§ ASSIGNMENT
Scan the records below for the word "United". Copy each line where it appears.

*** Opening DATASET RECORDS ***

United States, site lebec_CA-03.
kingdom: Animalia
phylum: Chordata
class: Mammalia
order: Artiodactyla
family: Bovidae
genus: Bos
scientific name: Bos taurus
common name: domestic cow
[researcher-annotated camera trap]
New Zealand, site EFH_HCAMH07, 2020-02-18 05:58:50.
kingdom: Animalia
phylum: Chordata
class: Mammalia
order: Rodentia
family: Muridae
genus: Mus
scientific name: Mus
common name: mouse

*** Closing DATASET RECORDS ***
*** Opening DATASET RECORDS ***

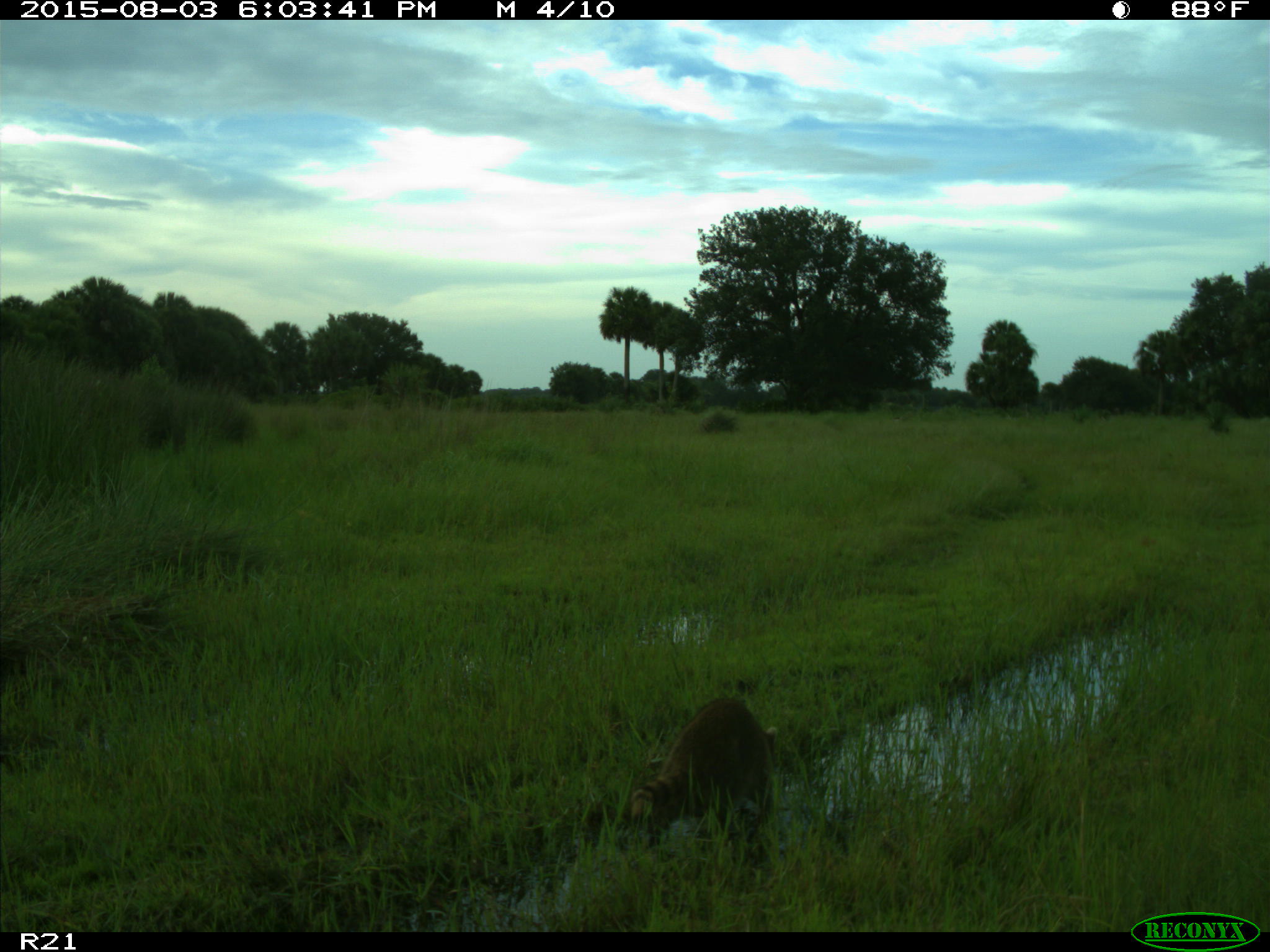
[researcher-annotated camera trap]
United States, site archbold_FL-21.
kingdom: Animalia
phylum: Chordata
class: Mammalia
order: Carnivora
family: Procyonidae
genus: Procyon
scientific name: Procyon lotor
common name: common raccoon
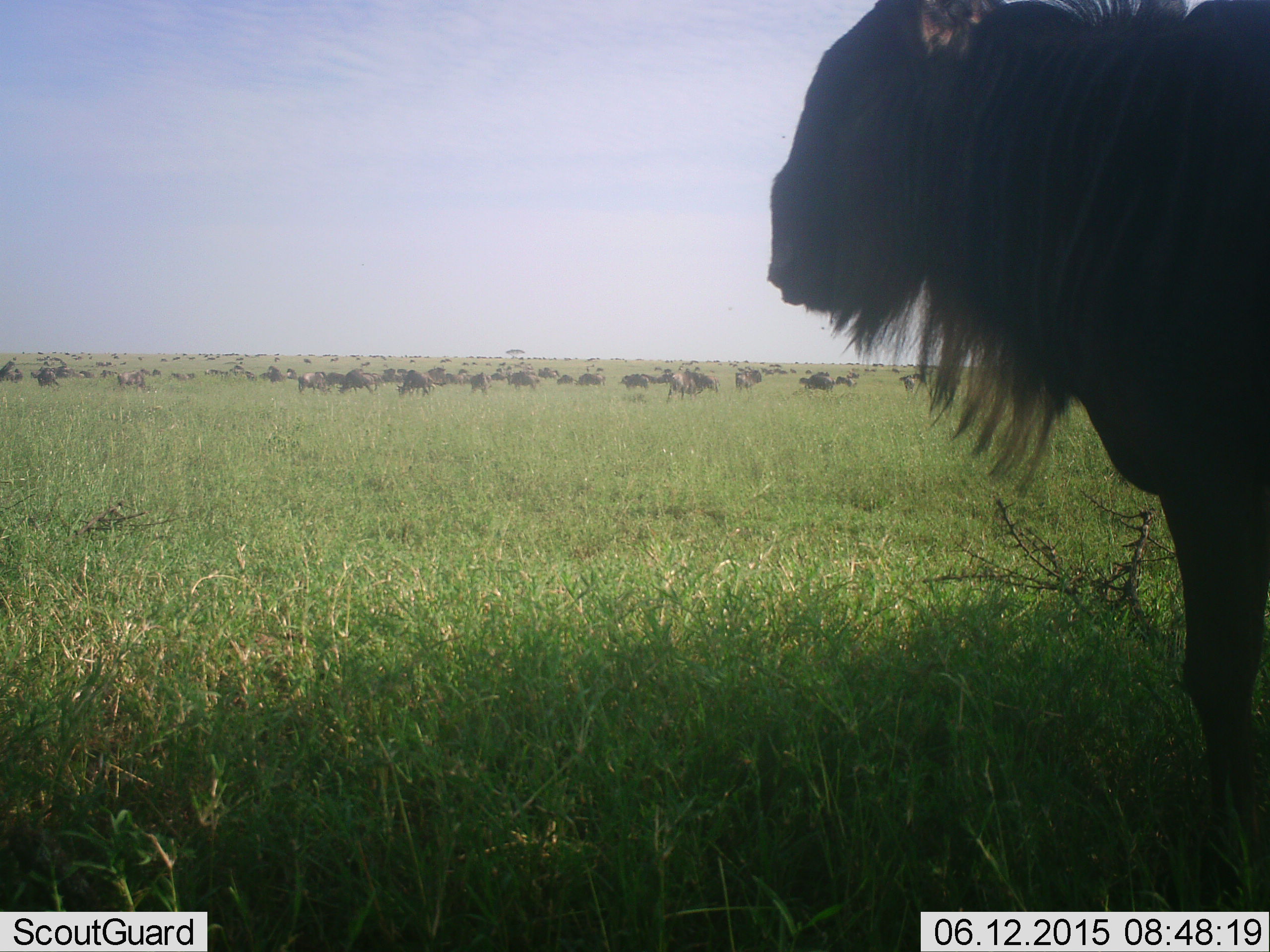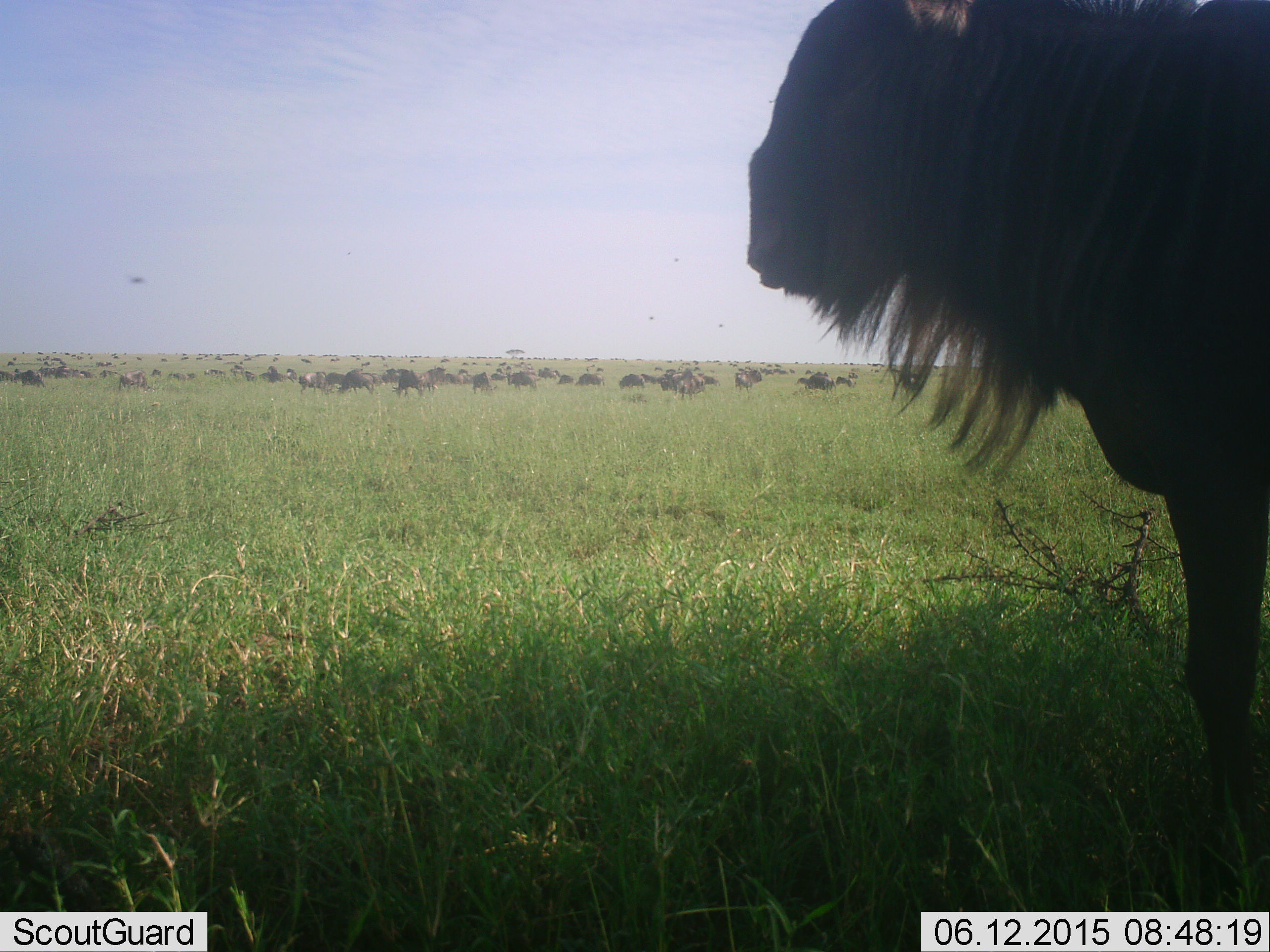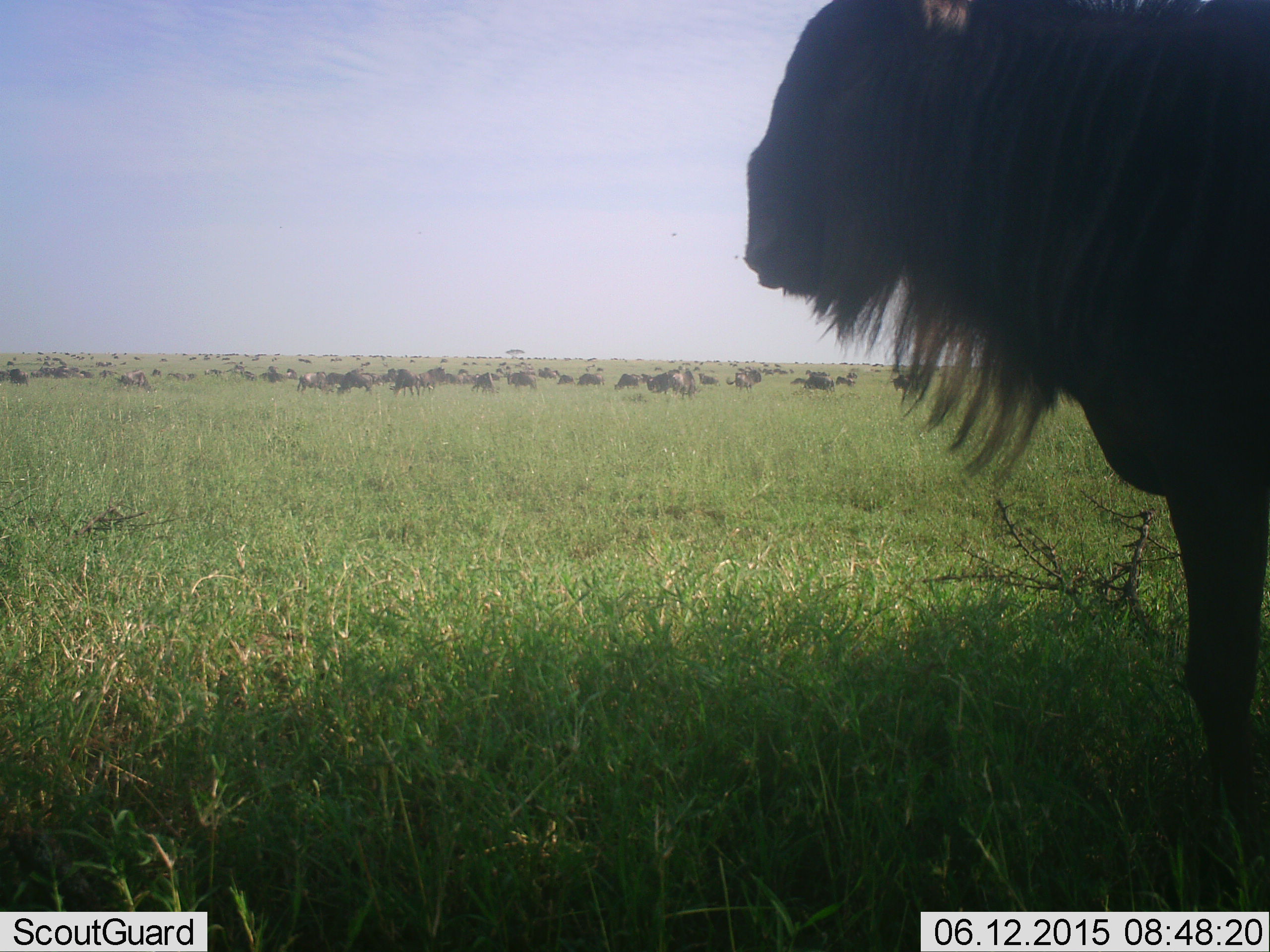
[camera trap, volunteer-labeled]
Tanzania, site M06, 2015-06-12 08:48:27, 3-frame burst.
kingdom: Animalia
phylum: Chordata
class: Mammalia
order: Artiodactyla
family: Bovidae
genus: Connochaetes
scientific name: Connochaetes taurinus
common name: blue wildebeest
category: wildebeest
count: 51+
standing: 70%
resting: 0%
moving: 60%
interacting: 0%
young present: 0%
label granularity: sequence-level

*** Closing DATASET RECORDS ***

§ FINISHED EXERCISE
United States, site lebec_CA-03.
United States, site archbold_FL-21.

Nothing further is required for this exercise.